**Selection:**
==============================

Struggles are also helpful in that they plant hope within us, and hope is an absolute necessity in life. I find hope in all manner of places, even in somewhere as simple as the mailbox. For some reason, I look forward to going to the mailbox every day. Does anybody else get excited about going to the mailbox? Since I was young, I have always been excited about getting the mail. Our house was a long way from the road (about 100 or 150 yards), and I remember in the summer, at this time of year, I enjoyed the long walk up our dusty driveway to the mailbox. On a hot summer day, I would meander up the driveway, maybe stopping at the apple tree a little past halfway for a snack, and then on to the mailbox. Why that was exciting to me, I don’t know, because I wasn’t receiving any mail back then. But I had hope, hope there would be something there for me when I opened the mailbox. Even though we don’t receive mail today, on Sunday, when I pull in our driveway when I get home I will feel the urge to check the mailbox. I don’t know why I have this hopeful feeling about the mail, because it’s almost exclusively junk mail, bills, and piles of credit card offers, but I always have hope. Maybe tomorrow will be the day that somehow, some great news will arrive in the mail. Or, even better, I’ll open the mailbox and find a big check waiting on me. I have absolutely no idea why I would expect to get a big check in the mail, but there’s always hope.
Weddings are certainly declarations of hope. A wedding is a declaration of hope that two people can build a life together, build a home and family, and help one another navigate and survive the struggles and difficulties that come their way. I’ve done a lot of weddings over the years, and one my favorites was a wedding for the oldest couple I’ve married. I have a picture of Thelma and Bill in my office, taken on the day of their wedding, when they were 89 and 87 years old. I love their story because they had some Job-like moments in their lives. Thelma and Bill first met as students years ago at Georgetown College. They dated a few times but after graduating life took them in different directions. They both met other people whom they married and the years went by. Thelma and her husband, many years ago, were coming home from a trip to Florida and stopped at a rest area to stretch their legs. As Thelma’s husband was walking he was struck by a car and killed. Thelma’s loss was devastating but she was sustained by faith and the love of family and friends. Bill had also experienced loss, as his wife passed away and he was alone for years. Then, late in their lives, Bill and Thelma met again at a college reunion, they started dating, and were married. I doubt that they ever could have expected they would get married in their late 80s, but one day a small group of us gathered and were blessed by this beautiful experience of their late-in-life wedding. They had about two years together before Bill passed away, and not many months after Bill’s passing I officiated at Thelma’s funeral. I had known Thelma much longer than I did Bill, but I was greatly touched by both of their lives. After all the ups and downs of life they found so much joy and happiness. It was a great ending to the story of their lives, and a wonderful story of hope.

==============================

**Short task 1:** Where did Thelma and Bill first meet, according to the reflection on hope?
**Short task 2:** Pick up the reflection on hope after its final sentence and write the next paragraph.
The listing after this point is separate material, unrelated to the reflection on hope.

**Entries provided:**
==============================

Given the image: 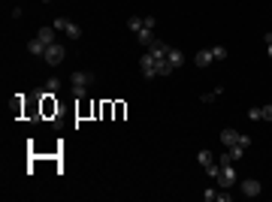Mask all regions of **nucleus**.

==============================

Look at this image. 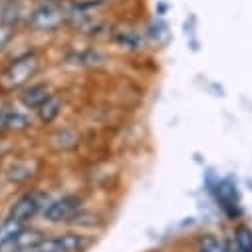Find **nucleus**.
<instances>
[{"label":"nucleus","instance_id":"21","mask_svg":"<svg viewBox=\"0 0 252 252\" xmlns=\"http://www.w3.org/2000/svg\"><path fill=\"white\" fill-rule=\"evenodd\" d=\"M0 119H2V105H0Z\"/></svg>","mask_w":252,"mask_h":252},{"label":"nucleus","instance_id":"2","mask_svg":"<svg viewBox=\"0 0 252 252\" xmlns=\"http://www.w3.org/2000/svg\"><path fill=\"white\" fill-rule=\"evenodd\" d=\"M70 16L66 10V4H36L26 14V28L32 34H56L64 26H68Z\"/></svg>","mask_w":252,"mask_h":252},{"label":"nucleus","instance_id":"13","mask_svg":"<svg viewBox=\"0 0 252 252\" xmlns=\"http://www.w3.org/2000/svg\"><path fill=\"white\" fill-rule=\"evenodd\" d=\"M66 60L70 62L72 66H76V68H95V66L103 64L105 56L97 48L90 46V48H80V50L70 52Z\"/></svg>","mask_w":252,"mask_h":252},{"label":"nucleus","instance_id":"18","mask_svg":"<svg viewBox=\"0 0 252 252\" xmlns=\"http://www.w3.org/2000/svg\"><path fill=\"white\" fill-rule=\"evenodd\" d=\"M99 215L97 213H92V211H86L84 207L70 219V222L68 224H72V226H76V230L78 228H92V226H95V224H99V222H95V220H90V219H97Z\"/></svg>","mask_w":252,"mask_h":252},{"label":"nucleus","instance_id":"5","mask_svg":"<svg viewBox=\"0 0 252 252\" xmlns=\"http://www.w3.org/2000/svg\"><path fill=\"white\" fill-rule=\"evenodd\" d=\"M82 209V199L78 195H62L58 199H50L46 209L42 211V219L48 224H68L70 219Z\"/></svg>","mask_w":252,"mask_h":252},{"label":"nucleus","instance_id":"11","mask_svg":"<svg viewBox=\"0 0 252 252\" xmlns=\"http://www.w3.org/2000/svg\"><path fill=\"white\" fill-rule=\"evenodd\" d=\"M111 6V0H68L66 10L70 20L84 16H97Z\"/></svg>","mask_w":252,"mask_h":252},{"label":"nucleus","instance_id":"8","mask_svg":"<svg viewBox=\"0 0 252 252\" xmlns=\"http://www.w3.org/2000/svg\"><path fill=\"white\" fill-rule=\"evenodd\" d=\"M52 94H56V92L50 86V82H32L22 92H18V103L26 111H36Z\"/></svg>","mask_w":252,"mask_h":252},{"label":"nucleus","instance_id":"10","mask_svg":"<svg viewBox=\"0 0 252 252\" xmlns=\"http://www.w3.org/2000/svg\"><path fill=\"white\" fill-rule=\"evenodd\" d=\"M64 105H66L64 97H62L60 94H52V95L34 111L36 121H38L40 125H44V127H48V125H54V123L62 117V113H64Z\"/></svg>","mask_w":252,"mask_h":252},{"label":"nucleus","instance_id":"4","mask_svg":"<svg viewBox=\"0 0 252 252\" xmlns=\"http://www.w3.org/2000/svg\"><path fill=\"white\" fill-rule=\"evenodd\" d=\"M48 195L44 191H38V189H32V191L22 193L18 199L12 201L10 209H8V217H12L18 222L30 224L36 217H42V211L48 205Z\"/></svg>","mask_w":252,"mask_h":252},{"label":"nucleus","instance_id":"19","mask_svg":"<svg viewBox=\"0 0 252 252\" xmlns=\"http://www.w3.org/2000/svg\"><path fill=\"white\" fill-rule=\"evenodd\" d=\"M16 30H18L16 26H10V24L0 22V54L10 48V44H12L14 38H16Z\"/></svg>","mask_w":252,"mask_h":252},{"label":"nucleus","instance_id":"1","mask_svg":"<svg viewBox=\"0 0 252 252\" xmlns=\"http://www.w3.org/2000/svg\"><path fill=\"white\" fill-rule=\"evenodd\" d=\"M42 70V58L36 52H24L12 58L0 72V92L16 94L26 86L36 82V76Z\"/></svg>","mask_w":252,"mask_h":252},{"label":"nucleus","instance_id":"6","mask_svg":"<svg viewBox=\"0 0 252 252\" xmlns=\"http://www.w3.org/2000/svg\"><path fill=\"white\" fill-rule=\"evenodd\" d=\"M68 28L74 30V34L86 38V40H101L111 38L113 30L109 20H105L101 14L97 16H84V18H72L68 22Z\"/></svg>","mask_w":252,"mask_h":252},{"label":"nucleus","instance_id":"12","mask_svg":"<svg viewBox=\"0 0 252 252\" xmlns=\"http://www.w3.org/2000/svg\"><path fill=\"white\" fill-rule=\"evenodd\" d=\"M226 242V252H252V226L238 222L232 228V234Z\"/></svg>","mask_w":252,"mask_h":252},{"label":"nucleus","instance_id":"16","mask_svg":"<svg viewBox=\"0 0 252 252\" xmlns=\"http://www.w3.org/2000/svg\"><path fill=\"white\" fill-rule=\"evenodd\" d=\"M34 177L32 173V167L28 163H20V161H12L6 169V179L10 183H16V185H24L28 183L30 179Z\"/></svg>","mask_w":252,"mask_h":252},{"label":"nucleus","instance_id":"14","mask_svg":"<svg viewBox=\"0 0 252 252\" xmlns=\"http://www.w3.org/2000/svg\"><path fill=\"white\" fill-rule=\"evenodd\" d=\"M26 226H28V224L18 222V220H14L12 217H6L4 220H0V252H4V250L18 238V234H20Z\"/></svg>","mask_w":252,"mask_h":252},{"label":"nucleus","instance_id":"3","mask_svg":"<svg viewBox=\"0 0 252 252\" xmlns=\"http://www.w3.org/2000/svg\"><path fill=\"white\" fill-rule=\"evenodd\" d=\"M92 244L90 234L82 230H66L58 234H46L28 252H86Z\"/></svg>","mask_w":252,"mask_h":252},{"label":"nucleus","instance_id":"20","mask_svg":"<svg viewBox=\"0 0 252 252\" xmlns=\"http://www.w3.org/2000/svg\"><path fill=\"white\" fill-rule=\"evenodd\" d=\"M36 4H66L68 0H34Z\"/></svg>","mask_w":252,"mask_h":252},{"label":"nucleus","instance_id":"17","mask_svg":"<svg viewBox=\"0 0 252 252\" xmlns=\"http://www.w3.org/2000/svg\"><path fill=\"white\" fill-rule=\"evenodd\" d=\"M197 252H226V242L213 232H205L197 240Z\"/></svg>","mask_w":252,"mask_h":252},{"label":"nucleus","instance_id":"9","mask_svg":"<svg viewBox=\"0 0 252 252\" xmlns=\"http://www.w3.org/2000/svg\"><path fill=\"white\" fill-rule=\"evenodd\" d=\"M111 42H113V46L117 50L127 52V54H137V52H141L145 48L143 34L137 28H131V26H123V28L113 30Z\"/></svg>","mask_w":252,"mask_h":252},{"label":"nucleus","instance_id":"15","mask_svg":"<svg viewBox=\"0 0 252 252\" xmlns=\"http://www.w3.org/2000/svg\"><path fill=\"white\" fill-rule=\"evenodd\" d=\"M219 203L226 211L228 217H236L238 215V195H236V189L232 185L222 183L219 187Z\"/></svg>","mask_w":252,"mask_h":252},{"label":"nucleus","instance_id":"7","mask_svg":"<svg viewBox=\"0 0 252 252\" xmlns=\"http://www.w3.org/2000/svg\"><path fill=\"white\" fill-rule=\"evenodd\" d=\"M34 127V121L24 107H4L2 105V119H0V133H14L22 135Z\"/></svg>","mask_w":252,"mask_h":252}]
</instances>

==============================

**Expected answer 1:** They first met as students at Georgetown College.

**Expected answer 2:**
I will go ahead and tell you that the story of Job has a happy ending, as Job held to his faith. The adversity that Job faced did not crush his faith, but made it stronger. This is one of the truths of suffering. Suffering will produce one of two results in regards to faith – either the weakening of faith or the strengthening of faith. For Job, the happy ending did not minimize the pain of his loss, just as the happiness that Thelma and Bill found didn’t minimize the difficulties and losses they had suffered over the years, but though suffering and hardship is going to happen, the good news is that it does not have to break us, it does not have to bring us to despair, and it does not have the final word in our lives. This, God has promised.

2. Struggle brings a focus and clarity to life that is not present in times of blessing.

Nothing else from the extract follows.